SUPPLIED DATA.

........

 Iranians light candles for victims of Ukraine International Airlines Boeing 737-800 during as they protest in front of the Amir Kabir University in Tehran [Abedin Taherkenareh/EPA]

........

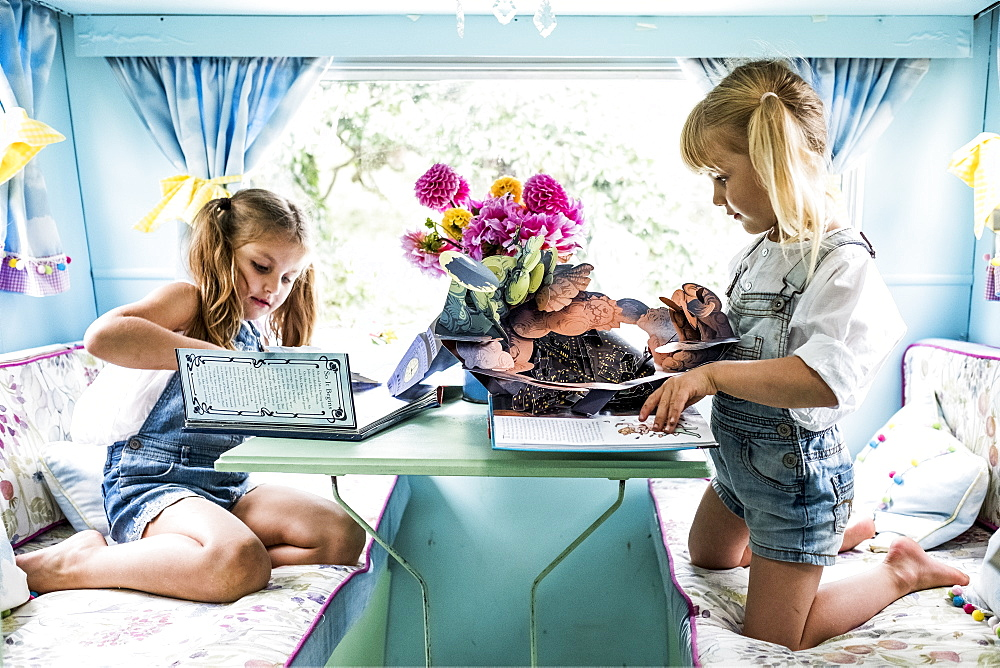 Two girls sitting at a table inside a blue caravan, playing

........

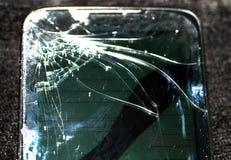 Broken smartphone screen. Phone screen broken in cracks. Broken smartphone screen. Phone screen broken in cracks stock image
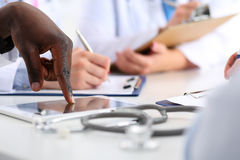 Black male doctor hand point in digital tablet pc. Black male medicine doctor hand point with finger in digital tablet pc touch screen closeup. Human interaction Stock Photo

........

EXERCISE DESCRIPTION. When you reach the line that has "Broken smartphone screen. Phone screen broken in cracks." in the data above, start repeating lines exactly, and stop after the line that has "Black male doctor"; pictures stay out.

THE ANSWER.
 Broken smartphone screen. Phone screen broken in cracks. Broken smartphone screen. Phone screen broken in cracks stock image
 Black male doctor hand point in digital tablet pc. Black male medicine doctor hand point with finger in digital tablet pc touch screen closeup. Human interaction Stock Photo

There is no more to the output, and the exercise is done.